Oh et al. examine how pernicious anemia is a classical malabsorption syndrome that can lead to vitamin B12 deficiency. It occurs when there are autoantibodies against parietal cells that produce intrinsic factor, which is important for B12 absorption. B12 is a cofactor for the conversion of methylmalonic acid to succinyl-CoA and homocysteine to methionine. Thus, a deficiency in vitamin B12 would lead to elevated methylmalonic acid and homocysteine (Illustration A).

Hernandez et al. describe how vitamin B12 is important in DNA synthesis in all hematopoietic lineages. A deficiency in DNA synthesis in erythropoiesis prohibits proper maturation of erythroid precursors causing the cells to have high MCV and undergo apoptosis. Similarly, impaired DNA synthesis leads to hypersegmented neutrophils (greater than 6 lobes).

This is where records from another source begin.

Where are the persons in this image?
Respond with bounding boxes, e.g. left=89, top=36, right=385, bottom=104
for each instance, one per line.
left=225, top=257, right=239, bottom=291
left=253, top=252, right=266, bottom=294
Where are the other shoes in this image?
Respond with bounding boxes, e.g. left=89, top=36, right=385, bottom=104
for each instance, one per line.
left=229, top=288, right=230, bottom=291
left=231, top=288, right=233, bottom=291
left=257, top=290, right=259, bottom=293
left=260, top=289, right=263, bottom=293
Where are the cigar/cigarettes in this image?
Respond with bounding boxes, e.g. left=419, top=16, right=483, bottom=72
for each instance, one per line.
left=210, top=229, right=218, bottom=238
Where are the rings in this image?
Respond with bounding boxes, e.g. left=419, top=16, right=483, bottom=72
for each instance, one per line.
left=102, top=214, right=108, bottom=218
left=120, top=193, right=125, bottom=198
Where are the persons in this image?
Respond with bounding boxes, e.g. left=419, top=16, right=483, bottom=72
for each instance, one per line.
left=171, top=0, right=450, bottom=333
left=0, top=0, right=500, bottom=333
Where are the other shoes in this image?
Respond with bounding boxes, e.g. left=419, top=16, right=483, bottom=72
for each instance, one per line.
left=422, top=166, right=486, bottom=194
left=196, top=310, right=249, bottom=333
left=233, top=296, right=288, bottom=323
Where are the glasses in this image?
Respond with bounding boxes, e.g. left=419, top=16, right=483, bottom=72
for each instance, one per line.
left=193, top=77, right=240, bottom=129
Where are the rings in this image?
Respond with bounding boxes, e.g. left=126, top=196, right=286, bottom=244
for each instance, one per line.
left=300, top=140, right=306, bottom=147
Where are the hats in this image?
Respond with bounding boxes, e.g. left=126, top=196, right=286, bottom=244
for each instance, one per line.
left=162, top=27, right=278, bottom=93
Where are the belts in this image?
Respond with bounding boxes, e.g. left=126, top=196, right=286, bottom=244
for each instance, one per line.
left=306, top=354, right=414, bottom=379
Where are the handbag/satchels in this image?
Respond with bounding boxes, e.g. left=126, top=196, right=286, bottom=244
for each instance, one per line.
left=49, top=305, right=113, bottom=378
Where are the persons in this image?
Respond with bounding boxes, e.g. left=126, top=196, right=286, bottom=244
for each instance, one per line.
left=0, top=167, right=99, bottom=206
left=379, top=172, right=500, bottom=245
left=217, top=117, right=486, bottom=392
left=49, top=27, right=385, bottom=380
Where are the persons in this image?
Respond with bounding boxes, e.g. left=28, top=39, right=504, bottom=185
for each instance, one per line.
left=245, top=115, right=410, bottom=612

Figure A shows a hypersegmented neutrophil which occurs as a result of improper DNA synthesis secondary to deficiency in B12. Illustration A shows the pathways that B12 is involved in for the conversation of methylmalonic acid to succinyl-CoA and homocysteine to methionine.

Incorrect Answers:
Answers 2-5: Vitamin B12 is an important cofactor for the conversion of methylmalonic acid to succinyl-CoA and homocysteine to methionine. Low B12 would lead to increased substrate. Therefore, it is expected that mathylmalonic acid and homocysteine levels are elevated.